▸ **Work order**
Copy the data from the line that contains "class: Mammalia" to its last line, exactly, including both of those lines and leaving out everything before.

▸ **Records for this task**
┌──
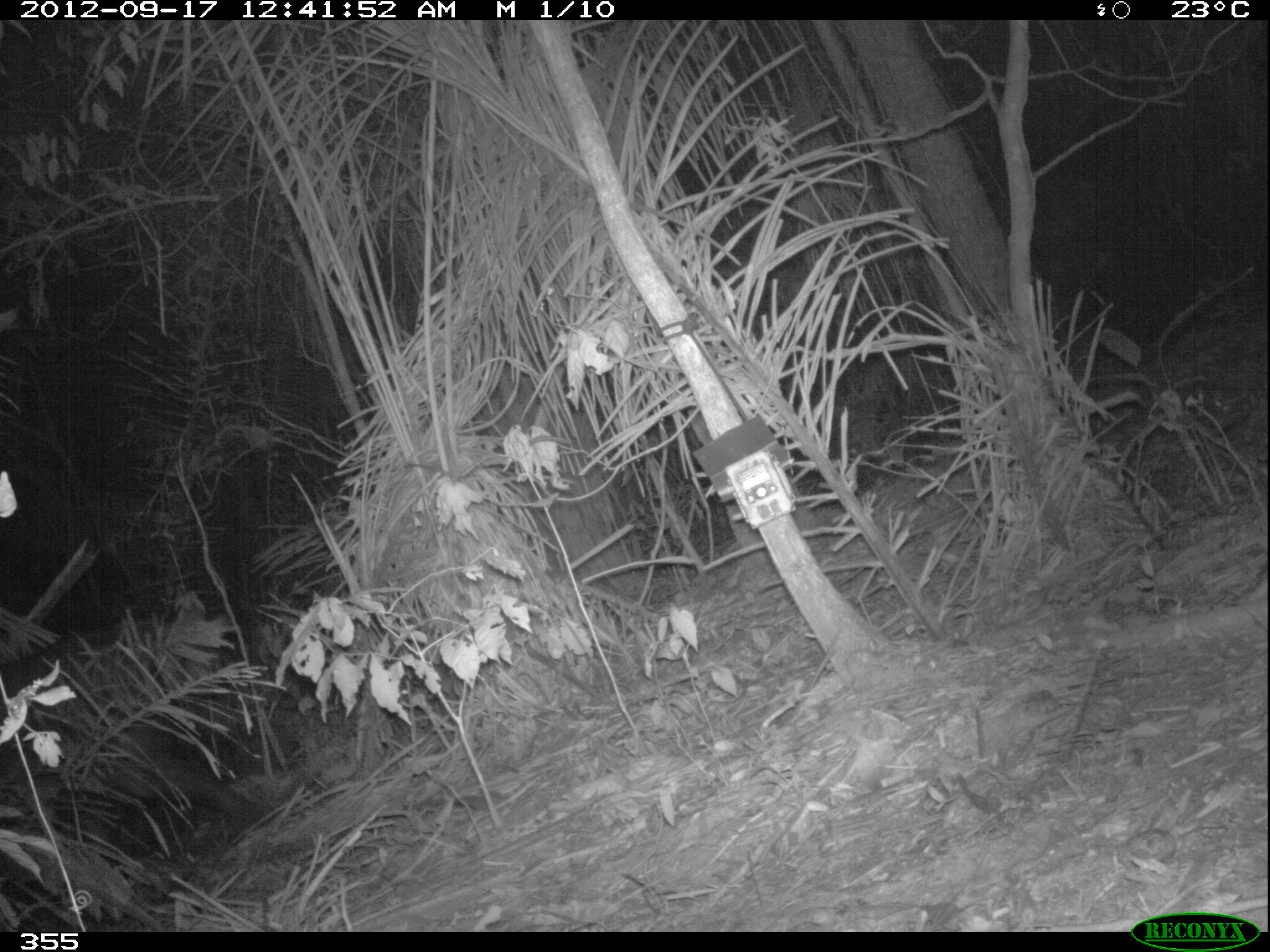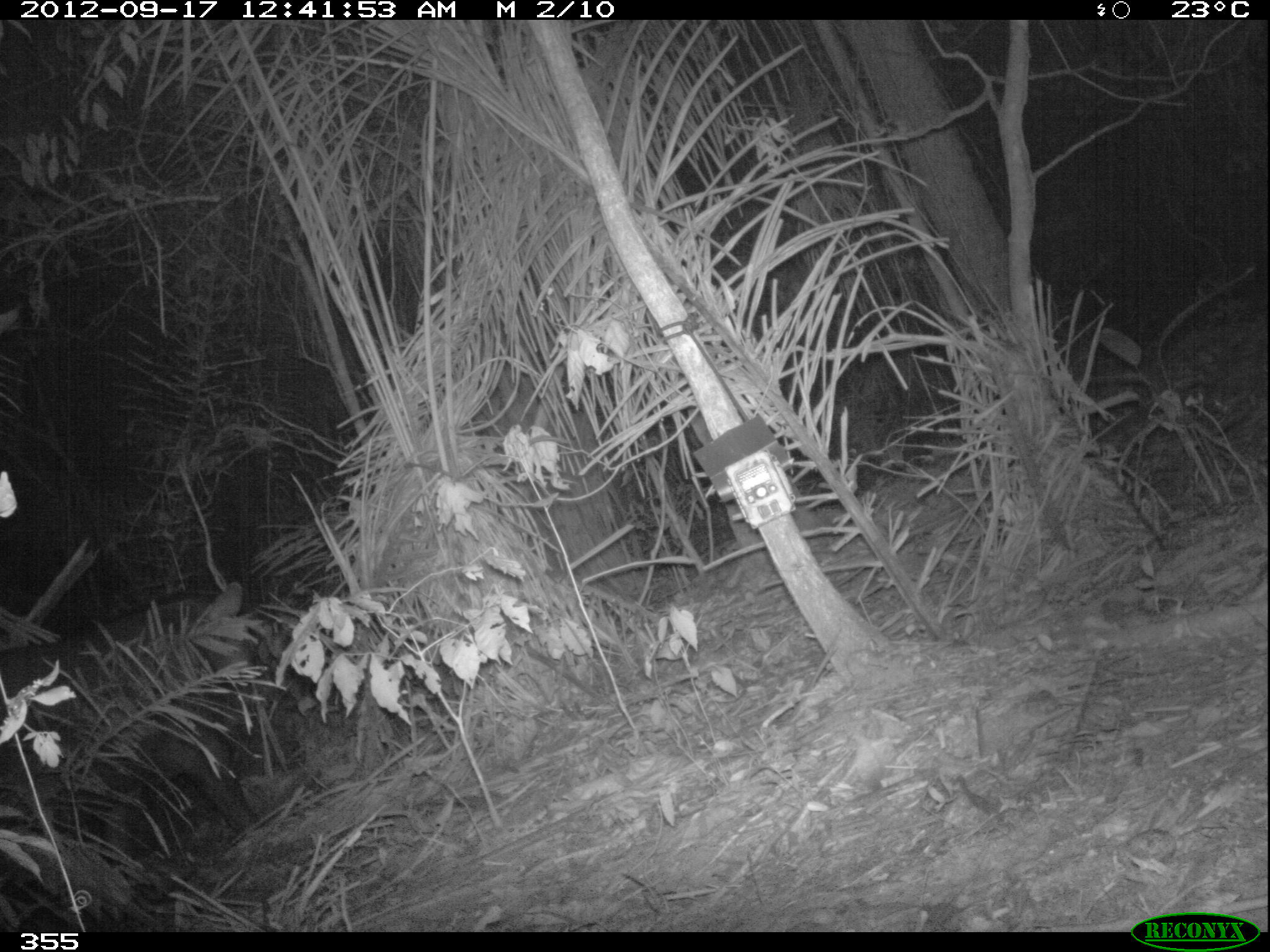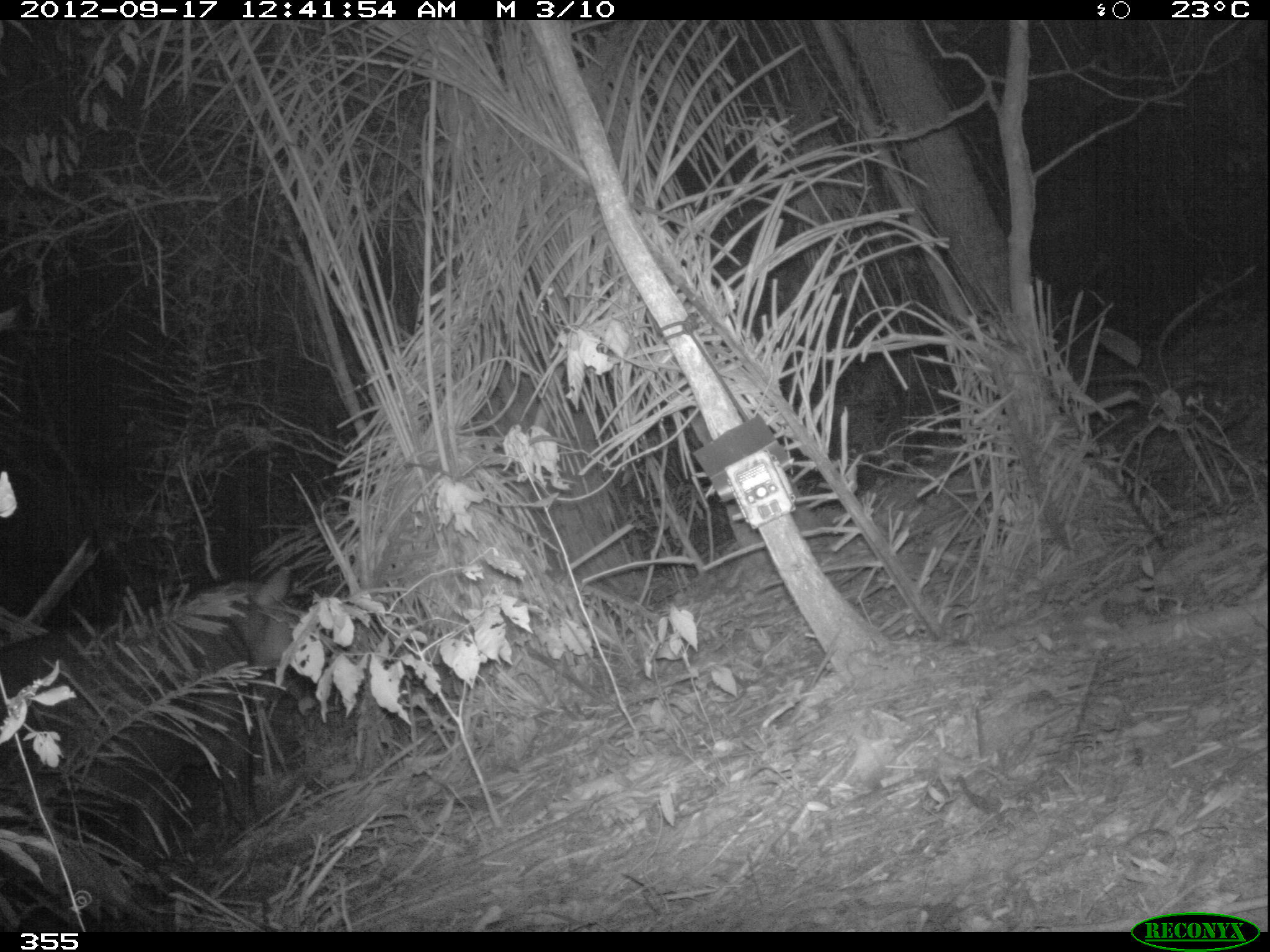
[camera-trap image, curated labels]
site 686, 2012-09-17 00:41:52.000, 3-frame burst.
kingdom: Animalia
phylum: Chordata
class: Mammalia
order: Perissodactyla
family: Tapiridae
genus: Tapirus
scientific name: Tapirus terrestris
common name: south american tapir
└──
▸ **Answer box**
class: Mammalia
order: Perissodactyla
family: Tapiridae
genus: Tapirus
scientific name: Tapirus terrestris
common name: south american tapir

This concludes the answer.